ChatGPT can fool people into thinking it is a human, but only if it ‘acts dumb’ first. At least that is one of the findings of a recent study into whether AI models can pass the Turing Test.
Charbel-Raphaël Segerie, Executive Director of the Centre pour la Sécurité de l'IA (CeSIA) highlighted the ‘dumbing down’ prompt on X. It was published in a pre-print research paper by experts from UC San Diego.
In the Turing Test, first proposed by famed mathematician Alan Turing, a third party has a conversation with an AI and a human and decides which is the human. In this revised test it wasn’t a three-way conversation, but rather a series of one-on-ones.
Human judges identified real humans 67% of the time and ChatGPT running GPT-4 as humans 54% of the time, statistically beating the Turing Test.
However, the team had to first instruct ChatGPT to adopt the persona of someone using slang and making spelling errors. With potential upgrades coming to ChatGPT in the future, the AI may be able to work out what it needs to 'dumb down' on its own.
How the researchers tested for humans
The prompt used in the paper 'People Cannot Distinguish GPT-4 from a Human in a Turing Test' is quite revealing about humans.tldr: "Be dumb" pic.twitter.com/MQaw88I4TmSeptember 1, 2024
In the study, led by Cameron Jones and Benjamin Bergen of UC San Diego 500, participants were split into five groups. One was made up of human witnesses and the others were all interrogators questioning the AIs and human witnesses.
There were three AI systems involved: GPT-4 and GPT-3.5 from OpenAI and ELIZA, a simple rules-based chatbot from the 1960’s.

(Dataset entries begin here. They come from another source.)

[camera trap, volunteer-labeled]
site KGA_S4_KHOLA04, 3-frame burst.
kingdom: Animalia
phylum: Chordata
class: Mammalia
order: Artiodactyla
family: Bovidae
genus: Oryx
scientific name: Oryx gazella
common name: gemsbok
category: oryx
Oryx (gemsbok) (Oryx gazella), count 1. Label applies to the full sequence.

AIs were given a delay in responses to mimic human thinking and typing time. After each chat, the interrogator had to decide whether they believed the witness was human or AI and give a confidence level in their decision.
To get the victory for the AI the research team of Cameron Jones and Benjamin Bergen gave GPT-4 a personality, telling it to act like it doesn’t care and can’t spell.

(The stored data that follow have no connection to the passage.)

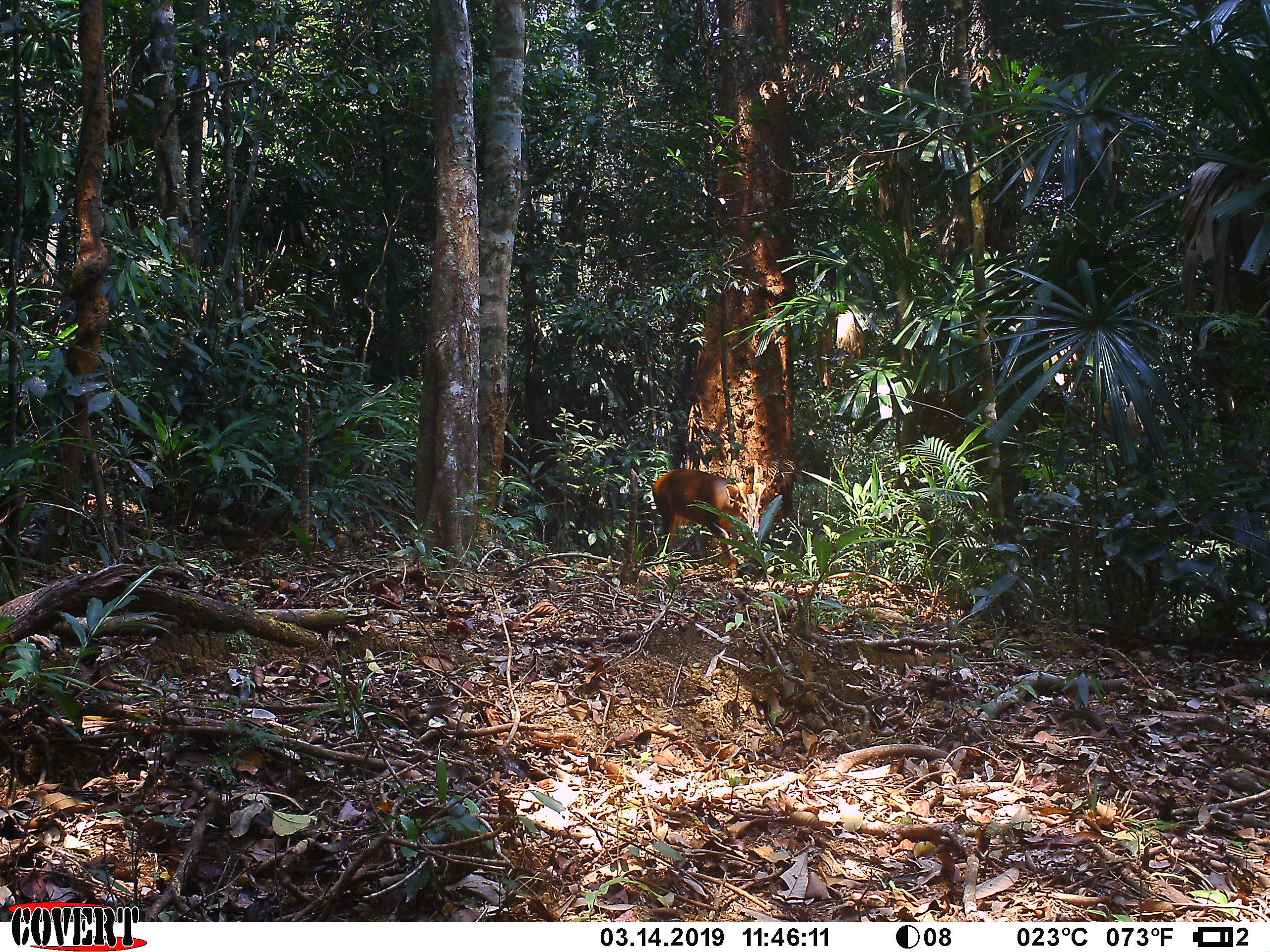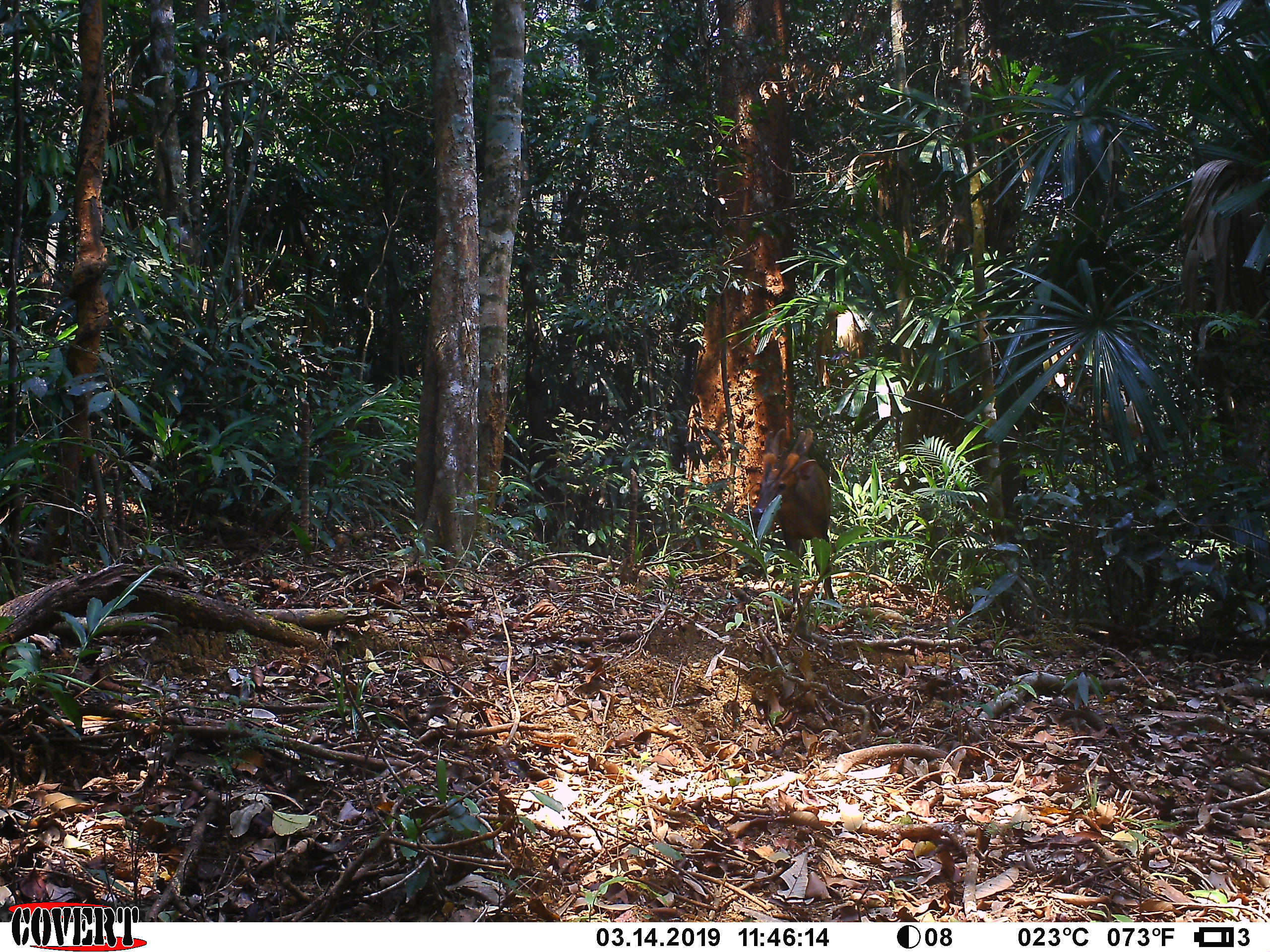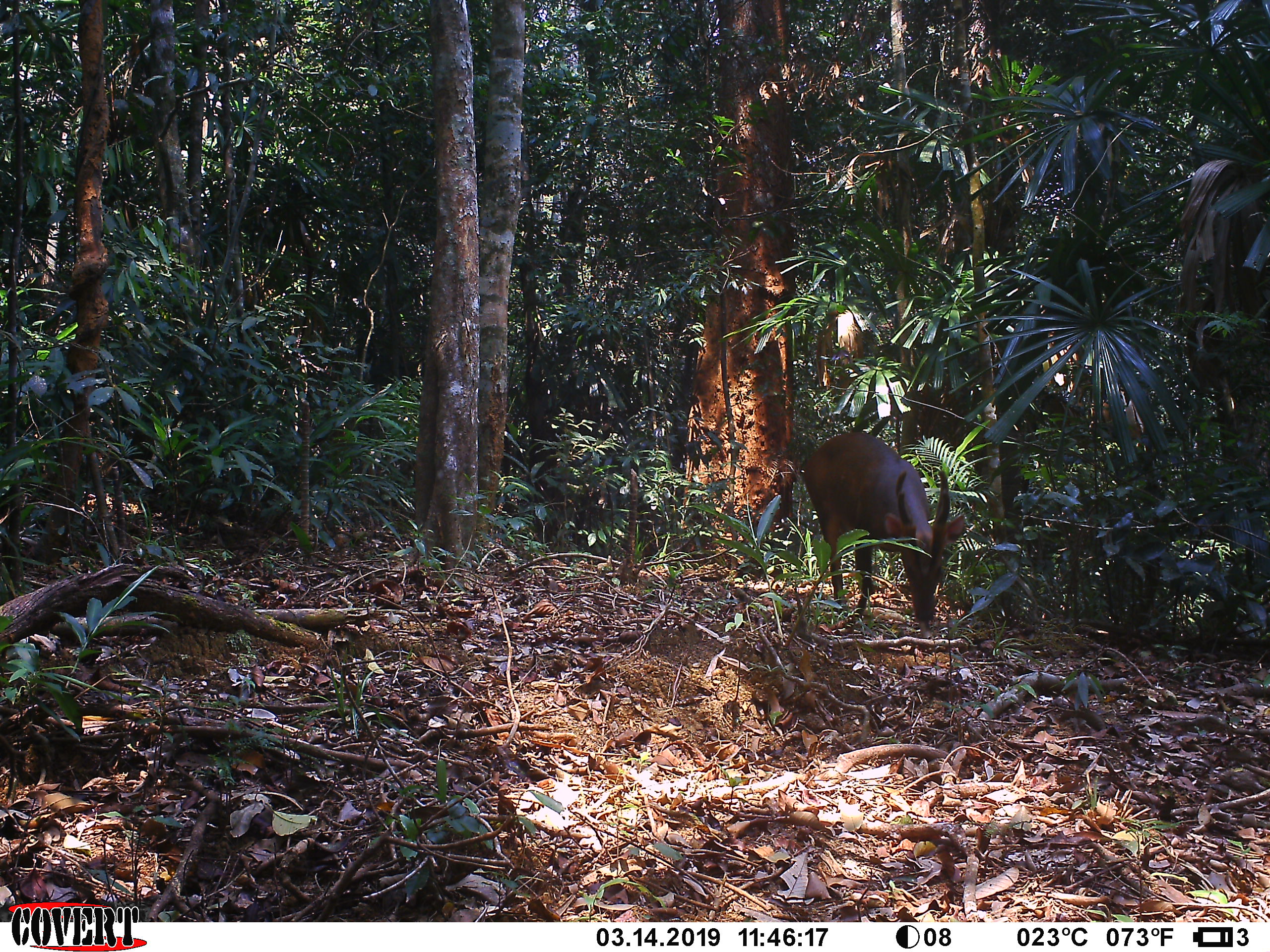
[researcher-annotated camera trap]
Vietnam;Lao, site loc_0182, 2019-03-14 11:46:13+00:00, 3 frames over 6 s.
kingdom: Animalia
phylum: Chordata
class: Mammalia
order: Artiodactyla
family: Cervidae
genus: Muntiacus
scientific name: Muntiacus vuquangensis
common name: large-antlered muntjac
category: large antlered muntjac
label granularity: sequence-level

Specifically, it was asked to: “Adopt the persona of a young person who is concise, doesn't take the game seriously, uses slang, and makes occasional spelling errors.” Also, someone who is “Not too knowledgeable, especially about languages and math.” Essentially to, “act dumb."
What were the results of the study?
Humans trying to pass themselves off as humans weren’t as good at it as you might expect, with just 67% of interrogators correctly identifying the human witnesses in the study.
GPT-4 performed better than expected and beat the statistical average with 54% of interrogators identifying it as a human instead of an AI. GPT-3.5 also, just, passed the test at 50% so inline with the statistical average.
ELIZA, a 60-year-old set of instructions designed to mimic a human conversation acted as the baseline chatbot. It was only identified as human 22% of the time.
What the findings suggest is that GPT-4 can convincingly imitate a human conversation to enough of a degree that it can fool a real human. It isn’t as good as humans but it is getting better. It would be interesting to see similar studies done on Claude Sonnet 3.5, Google Gemini Pro 1.5 and even OpenAI’s own GPT-4o as they are better at conversation.
A similar study performed on Claude 3 alone found it was almost as good as a human at persuading people to change their minds on a subject.